GIVEN REQUEST -> Rewrite the material below, changing "white baseball cap" to "white bucket hat" wherever it occurs and leaving everything else untouched.

>> Start EXTRACTED RECORDS

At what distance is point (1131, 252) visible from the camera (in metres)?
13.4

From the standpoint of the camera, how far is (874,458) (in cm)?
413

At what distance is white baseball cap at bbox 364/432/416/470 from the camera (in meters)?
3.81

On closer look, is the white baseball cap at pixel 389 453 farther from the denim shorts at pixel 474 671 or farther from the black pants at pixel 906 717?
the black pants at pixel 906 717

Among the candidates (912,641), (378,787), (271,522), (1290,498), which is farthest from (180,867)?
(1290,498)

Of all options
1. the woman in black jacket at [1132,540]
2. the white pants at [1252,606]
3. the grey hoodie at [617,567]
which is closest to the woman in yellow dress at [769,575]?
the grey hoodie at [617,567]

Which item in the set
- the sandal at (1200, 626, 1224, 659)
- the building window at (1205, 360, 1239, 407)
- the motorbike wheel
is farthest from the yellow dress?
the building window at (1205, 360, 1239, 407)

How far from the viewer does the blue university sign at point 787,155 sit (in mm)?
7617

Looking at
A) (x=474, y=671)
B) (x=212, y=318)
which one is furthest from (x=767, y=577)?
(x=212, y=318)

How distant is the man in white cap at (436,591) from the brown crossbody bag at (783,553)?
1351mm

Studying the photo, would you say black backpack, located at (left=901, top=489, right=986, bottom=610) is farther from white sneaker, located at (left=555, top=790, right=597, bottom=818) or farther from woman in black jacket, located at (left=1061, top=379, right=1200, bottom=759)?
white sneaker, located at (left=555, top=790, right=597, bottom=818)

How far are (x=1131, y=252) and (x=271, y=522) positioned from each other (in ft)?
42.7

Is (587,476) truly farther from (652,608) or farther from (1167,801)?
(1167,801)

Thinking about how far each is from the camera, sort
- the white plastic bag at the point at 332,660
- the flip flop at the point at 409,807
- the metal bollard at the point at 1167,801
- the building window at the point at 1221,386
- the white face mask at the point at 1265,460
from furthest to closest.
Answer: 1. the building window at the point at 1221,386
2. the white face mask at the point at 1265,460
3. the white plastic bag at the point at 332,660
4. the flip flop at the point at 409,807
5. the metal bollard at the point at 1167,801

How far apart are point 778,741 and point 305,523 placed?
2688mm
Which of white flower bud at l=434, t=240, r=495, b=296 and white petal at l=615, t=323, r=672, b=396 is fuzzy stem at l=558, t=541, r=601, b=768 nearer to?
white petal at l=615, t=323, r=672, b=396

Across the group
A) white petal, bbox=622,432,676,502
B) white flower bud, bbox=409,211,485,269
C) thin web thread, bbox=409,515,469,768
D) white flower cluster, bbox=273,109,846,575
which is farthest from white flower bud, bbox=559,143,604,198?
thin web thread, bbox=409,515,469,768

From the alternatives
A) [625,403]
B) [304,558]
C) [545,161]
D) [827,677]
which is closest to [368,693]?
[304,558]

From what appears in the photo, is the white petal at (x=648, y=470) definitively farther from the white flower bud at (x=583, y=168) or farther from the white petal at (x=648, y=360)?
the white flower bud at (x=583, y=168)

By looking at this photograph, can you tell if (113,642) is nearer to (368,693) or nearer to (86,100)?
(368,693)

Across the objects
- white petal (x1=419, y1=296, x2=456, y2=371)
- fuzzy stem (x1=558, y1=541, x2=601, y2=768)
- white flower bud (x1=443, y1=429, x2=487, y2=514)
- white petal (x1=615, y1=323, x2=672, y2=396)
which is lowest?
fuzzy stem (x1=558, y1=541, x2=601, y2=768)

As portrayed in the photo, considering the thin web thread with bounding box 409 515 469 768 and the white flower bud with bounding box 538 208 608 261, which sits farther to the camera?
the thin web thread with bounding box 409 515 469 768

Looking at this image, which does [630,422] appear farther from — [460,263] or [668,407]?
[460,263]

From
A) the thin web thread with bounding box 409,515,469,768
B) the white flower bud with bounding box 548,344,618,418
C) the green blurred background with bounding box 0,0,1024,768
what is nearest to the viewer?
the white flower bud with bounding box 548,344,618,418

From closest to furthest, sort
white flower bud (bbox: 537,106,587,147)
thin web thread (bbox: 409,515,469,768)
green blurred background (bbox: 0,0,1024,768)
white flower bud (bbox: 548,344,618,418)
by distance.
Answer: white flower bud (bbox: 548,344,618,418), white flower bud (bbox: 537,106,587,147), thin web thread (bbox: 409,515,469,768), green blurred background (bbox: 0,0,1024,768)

>> End EXTRACTED RECORDS

THE REPLY ->
At what distance is point (1131, 252) visible from the camera (in metres)?
13.4

From the standpoint of the camera, how far is (874,458) (in cm)?
413

At what distance is white bucket hat at bbox 364/432/416/470 from the camera (in meters)?
3.81

On closer look, is the white bucket hat at pixel 389 453 farther from the denim shorts at pixel 474 671 or farther from the black pants at pixel 906 717?
the black pants at pixel 906 717

Among the candidates (912,641), (378,787), (271,522), (1290,498), which is farthest from (180,867)?
(1290,498)

Of all options
1. the woman in black jacket at [1132,540]
2. the white pants at [1252,606]
3. the grey hoodie at [617,567]
which is closest to the woman in yellow dress at [769,575]?
the grey hoodie at [617,567]

Which item in the set
- the sandal at (1200, 626, 1224, 659)
- the building window at (1205, 360, 1239, 407)
- the motorbike wheel
is farthest from the yellow dress?
the building window at (1205, 360, 1239, 407)

How far from the viewer does the blue university sign at point 787,155 sit (in mm)?
7617

Looking at
A) (x=474, y=671)
B) (x=212, y=318)
which one is furthest from (x=767, y=577)?
(x=212, y=318)

How distant is the man in white cap at (436,591) from the brown crossbody bag at (783,553)?
1351mm

Studying the photo, would you say black backpack, located at (left=901, top=489, right=986, bottom=610) is farther from white sneaker, located at (left=555, top=790, right=597, bottom=818) or farther from woman in black jacket, located at (left=1061, top=379, right=1200, bottom=759)?
white sneaker, located at (left=555, top=790, right=597, bottom=818)

How far are (x=1131, y=252) and (x=271, y=522) positioned from each other (in ft)?
42.7

Is (587,476) truly farther from (652,608) or farther from (1167,801)?
(1167,801)

Thinking about how far each is from the camera, sort
- the white plastic bag at the point at 332,660
- the flip flop at the point at 409,807
- the metal bollard at the point at 1167,801
- the building window at the point at 1221,386
- the white face mask at the point at 1265,460
from furthest to closest.
Answer: 1. the building window at the point at 1221,386
2. the white face mask at the point at 1265,460
3. the white plastic bag at the point at 332,660
4. the flip flop at the point at 409,807
5. the metal bollard at the point at 1167,801

How far apart are point 778,741 and point 305,523 placed?
2688mm
Which of white flower bud at l=434, t=240, r=495, b=296 and white petal at l=615, t=323, r=672, b=396 is fuzzy stem at l=558, t=541, r=601, b=768 nearer to?
white petal at l=615, t=323, r=672, b=396

Across the group
A) white petal, bbox=622,432,676,502
B) white flower bud, bbox=409,211,485,269
C) thin web thread, bbox=409,515,469,768
D) white flower cluster, bbox=273,109,846,575
which is farthest from white flower bud, bbox=559,143,604,198?
thin web thread, bbox=409,515,469,768

From the alternatives
A) [625,403]
B) [304,558]
C) [545,161]
D) [827,677]
which is closest to [368,693]?
[304,558]

From what appears in the photo, is the white petal at (x=648, y=470) definitively farther from the white flower bud at (x=583, y=168) or farther from the white petal at (x=648, y=360)?
the white flower bud at (x=583, y=168)

By looking at this photograph, can you tell if (113,642) is nearer to (368,693) or nearer to (86,100)?
(368,693)

Across the objects
- white petal (x1=419, y1=296, x2=456, y2=371)
- fuzzy stem (x1=558, y1=541, x2=601, y2=768)
- white flower bud (x1=443, y1=429, x2=487, y2=514)
- white petal (x1=615, y1=323, x2=672, y2=396)
which is lowest?
fuzzy stem (x1=558, y1=541, x2=601, y2=768)

As portrayed in the photo, considering the thin web thread with bounding box 409 515 469 768 and the white flower bud with bounding box 538 208 608 261, which sits farther to the camera?
the thin web thread with bounding box 409 515 469 768

Looking at this image, which does [630,422] appear farther from — [460,263] or [668,407]?
[460,263]

From
A) the thin web thread with bounding box 409,515,469,768
B) the white flower bud with bounding box 548,344,618,418
C) the green blurred background with bounding box 0,0,1024,768
what is nearest to the viewer?
the white flower bud with bounding box 548,344,618,418

From closest to furthest, sort
white flower bud (bbox: 537,106,587,147)
thin web thread (bbox: 409,515,469,768)
green blurred background (bbox: 0,0,1024,768)
white flower bud (bbox: 548,344,618,418)
by distance.
Answer: white flower bud (bbox: 548,344,618,418), white flower bud (bbox: 537,106,587,147), thin web thread (bbox: 409,515,469,768), green blurred background (bbox: 0,0,1024,768)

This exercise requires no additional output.